Não entendendo da situação. Minha cabeça dói.

— Moleque, você tem ideia do susto que nos deu? — Meu pai, tão furioso quanto aliviado.

— Não, não tenho. Alguém pode me explicar o que aconteceu? — Olho pros lados. Tento adivinhar o motivo. Pareceu que meu cérebro tinha bloqueado as memórias até que alguém as reativasse.

— Você não lembra do acidente na estrada? — Emily.

Então como um clique as memórias voltam.

Paul.

A chuva.

Paul.

A árvore.

— Paul. — ele ocupou tanto minha mente que eu precisei deixá-lo sair pela boca. — Cadê o Paul? Ele está bem?

Porque eles demoravam tanto pra responder? Porque ficavam se olhando, preocupados? Droga, me respondam! Cadê o Paul? Ele está bem?

Emily se afasta. Meu pai em seguida. Minha mãe continua me olhando, mas também se afasta.

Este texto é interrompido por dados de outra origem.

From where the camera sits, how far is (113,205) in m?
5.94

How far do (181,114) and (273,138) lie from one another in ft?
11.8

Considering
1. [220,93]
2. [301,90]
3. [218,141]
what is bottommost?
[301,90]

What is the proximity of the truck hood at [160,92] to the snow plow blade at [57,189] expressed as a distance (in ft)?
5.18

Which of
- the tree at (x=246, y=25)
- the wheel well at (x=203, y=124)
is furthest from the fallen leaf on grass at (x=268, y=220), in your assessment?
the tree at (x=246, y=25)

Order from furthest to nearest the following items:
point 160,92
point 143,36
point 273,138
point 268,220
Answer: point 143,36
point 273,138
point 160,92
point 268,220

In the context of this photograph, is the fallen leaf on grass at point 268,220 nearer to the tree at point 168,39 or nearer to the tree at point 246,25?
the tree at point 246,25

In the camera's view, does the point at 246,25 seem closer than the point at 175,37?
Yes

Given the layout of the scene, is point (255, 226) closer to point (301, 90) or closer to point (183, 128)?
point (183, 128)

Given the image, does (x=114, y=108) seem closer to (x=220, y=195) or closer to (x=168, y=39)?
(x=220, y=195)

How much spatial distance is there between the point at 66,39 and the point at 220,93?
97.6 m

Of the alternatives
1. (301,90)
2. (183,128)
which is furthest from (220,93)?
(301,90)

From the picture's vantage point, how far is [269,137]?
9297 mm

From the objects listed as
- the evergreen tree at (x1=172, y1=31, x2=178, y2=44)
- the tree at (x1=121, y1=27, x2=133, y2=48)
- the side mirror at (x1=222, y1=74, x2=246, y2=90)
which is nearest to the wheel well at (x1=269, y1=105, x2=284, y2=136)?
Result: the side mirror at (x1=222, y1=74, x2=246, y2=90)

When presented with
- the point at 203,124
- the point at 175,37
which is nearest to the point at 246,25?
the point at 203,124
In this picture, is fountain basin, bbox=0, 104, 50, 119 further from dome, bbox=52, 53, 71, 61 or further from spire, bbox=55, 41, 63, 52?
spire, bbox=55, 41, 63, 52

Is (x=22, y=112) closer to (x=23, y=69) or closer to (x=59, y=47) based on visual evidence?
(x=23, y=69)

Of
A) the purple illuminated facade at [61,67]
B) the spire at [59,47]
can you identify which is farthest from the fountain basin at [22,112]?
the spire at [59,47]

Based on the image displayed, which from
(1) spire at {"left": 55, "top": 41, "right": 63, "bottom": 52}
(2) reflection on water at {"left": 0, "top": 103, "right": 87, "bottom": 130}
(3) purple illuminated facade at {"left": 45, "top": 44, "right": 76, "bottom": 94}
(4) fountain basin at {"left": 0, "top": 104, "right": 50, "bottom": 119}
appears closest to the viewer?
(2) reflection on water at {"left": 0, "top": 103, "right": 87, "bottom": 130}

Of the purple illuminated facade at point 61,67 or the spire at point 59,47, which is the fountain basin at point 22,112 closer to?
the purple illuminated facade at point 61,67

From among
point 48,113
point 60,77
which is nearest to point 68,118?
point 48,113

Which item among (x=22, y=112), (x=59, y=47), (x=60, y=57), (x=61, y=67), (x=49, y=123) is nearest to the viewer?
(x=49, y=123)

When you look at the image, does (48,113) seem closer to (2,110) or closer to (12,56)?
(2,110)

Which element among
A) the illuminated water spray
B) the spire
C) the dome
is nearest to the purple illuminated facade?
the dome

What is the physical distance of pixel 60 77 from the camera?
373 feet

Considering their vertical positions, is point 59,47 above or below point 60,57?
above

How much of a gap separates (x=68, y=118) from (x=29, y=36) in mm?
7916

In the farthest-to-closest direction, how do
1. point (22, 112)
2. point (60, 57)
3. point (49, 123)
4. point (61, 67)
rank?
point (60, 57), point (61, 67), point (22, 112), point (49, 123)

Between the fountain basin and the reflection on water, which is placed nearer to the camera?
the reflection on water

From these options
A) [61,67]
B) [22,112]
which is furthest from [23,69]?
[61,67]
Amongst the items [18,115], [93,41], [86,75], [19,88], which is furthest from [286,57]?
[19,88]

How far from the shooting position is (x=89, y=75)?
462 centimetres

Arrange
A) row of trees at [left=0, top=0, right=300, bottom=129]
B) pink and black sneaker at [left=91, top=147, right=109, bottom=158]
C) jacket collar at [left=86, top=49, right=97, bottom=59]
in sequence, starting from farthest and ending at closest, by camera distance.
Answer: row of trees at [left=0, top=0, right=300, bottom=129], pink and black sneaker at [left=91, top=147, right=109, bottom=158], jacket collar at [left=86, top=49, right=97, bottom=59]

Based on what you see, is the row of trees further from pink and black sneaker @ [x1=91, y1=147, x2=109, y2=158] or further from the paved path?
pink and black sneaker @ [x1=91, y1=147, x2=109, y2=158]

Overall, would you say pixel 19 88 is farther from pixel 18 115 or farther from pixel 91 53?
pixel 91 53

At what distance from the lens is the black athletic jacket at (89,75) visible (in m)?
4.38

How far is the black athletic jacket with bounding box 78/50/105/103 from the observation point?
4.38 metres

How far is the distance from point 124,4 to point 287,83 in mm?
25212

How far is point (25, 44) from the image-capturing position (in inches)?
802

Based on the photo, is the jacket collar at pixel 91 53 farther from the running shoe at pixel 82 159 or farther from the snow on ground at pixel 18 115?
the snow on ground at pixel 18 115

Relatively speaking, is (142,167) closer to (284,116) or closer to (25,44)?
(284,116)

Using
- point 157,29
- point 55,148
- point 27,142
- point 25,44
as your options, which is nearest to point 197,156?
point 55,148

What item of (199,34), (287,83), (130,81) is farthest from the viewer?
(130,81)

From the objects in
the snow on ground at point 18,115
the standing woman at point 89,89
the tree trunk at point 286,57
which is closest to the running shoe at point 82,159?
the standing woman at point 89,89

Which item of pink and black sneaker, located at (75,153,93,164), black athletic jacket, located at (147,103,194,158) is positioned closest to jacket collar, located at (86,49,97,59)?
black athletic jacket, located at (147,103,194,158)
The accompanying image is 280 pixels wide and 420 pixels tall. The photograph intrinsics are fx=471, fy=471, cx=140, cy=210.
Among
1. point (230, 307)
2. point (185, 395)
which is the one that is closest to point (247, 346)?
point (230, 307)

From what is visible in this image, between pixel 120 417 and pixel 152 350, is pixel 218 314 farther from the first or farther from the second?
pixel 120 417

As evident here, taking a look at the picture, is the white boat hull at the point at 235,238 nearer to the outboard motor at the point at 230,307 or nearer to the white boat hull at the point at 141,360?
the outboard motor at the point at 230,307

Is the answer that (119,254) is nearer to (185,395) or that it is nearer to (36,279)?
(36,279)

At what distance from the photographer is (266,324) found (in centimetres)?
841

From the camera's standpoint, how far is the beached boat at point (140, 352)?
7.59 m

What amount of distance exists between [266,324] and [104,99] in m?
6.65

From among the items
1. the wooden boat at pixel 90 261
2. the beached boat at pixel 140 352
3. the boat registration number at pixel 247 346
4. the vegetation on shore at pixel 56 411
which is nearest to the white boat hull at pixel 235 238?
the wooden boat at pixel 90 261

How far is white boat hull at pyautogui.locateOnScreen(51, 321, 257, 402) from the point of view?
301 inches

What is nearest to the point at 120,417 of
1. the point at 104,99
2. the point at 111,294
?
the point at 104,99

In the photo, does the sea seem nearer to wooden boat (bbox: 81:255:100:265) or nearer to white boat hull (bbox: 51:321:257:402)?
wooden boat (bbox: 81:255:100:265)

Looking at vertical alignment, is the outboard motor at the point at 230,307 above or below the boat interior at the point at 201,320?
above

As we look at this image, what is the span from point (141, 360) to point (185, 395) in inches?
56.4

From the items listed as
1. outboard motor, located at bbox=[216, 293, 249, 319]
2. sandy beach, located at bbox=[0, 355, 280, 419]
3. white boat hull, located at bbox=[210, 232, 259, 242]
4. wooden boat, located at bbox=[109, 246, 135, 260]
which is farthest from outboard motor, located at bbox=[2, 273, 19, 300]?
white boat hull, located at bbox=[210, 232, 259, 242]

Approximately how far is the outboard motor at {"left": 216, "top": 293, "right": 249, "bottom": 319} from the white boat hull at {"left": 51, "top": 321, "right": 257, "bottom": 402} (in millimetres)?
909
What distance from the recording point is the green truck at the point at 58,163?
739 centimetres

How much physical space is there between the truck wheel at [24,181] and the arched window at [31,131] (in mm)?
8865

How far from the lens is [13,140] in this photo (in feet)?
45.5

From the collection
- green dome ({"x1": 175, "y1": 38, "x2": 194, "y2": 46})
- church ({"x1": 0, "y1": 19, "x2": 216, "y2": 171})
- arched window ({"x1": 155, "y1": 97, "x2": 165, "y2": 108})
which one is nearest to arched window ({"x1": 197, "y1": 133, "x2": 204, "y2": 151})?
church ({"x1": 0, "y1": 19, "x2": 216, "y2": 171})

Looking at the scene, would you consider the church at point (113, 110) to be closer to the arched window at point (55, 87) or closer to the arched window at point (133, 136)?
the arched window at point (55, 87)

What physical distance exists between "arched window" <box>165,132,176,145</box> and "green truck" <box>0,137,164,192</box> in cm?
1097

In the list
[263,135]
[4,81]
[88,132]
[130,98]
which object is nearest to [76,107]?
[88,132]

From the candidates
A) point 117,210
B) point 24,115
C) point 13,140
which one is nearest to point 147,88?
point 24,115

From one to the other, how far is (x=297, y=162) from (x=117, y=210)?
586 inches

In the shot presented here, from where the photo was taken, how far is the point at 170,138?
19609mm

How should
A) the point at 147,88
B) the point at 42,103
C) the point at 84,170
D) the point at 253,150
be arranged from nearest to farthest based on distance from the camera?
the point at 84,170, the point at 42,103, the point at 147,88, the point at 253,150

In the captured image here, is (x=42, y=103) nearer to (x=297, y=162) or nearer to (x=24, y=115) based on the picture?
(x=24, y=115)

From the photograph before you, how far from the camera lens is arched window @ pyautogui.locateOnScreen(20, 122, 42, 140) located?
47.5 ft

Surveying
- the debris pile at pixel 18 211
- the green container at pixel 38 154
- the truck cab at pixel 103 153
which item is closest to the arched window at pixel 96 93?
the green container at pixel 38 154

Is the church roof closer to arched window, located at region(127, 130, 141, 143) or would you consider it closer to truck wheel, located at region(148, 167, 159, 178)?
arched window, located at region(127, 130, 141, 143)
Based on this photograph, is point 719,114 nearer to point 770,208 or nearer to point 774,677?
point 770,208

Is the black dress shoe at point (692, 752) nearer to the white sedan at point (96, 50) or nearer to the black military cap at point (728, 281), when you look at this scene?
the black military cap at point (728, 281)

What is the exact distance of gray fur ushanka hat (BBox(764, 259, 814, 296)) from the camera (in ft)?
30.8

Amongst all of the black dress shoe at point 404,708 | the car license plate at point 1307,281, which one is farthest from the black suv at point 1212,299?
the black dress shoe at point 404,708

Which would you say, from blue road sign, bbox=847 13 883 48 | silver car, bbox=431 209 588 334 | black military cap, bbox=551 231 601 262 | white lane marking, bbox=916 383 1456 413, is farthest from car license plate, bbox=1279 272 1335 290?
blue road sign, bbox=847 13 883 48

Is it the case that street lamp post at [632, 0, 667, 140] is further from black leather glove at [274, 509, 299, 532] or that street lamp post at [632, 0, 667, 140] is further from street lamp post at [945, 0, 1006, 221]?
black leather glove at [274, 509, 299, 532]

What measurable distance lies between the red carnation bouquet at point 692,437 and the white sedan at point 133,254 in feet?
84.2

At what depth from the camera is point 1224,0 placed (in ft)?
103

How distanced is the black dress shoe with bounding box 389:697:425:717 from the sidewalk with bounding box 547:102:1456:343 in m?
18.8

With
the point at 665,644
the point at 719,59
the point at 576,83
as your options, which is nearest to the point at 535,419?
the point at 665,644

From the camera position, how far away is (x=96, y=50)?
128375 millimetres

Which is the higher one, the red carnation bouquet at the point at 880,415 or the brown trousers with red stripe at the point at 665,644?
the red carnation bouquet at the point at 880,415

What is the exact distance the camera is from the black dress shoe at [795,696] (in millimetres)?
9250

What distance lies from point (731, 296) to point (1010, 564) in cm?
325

— Oi. — Então ele entra no meu campo de visão. Com uma tipoia no braço e algumas escoriações no rosto, nada que o deixasse feio.

Fecho os olhos e agradeço a Deus mentalmente. Respiro aliviado. Abro os olhos novamente e ele está ali, sorrindo pra mim. Olho para Emily, ela entende tudo e convida meus pais para comer algo.

— Me desculpe. — Ele diz.

— Eu que peço. Não deveria ter feito aquele tipo de pergunta.

— Me desculpe que eu te desculpo. — ele brinca.

— Droga, Paul. Eu pensei que você pudesse ter morrido!

— Eu estou aqui agora. — ele diz enquanto se aproxima do meu rosto, mas não se inclina. — Como se sente?

— Quebrado. Revigorado. Difícil de explicar. E você?

— Feliz.

— Simplório você, não?

— Enquanto você estava naquela mesa de cirurgia eu—

— Espera, espera. — Me sento na cama — Eu fiz uma cirurgia?

— Brincadeira. Estamos aqui a dois dias apenas. Pelo menos você não pode fugir dos exames que me prometeu. A boa notícia é que nada foi quebrado, mas vai tomar um monte de remédios.

— Isso não é uma brincadeira que se faça, seu imbecil. Agora vem aqui e me dá um abraço porque eu sinto que fiquei aqui por mil dias.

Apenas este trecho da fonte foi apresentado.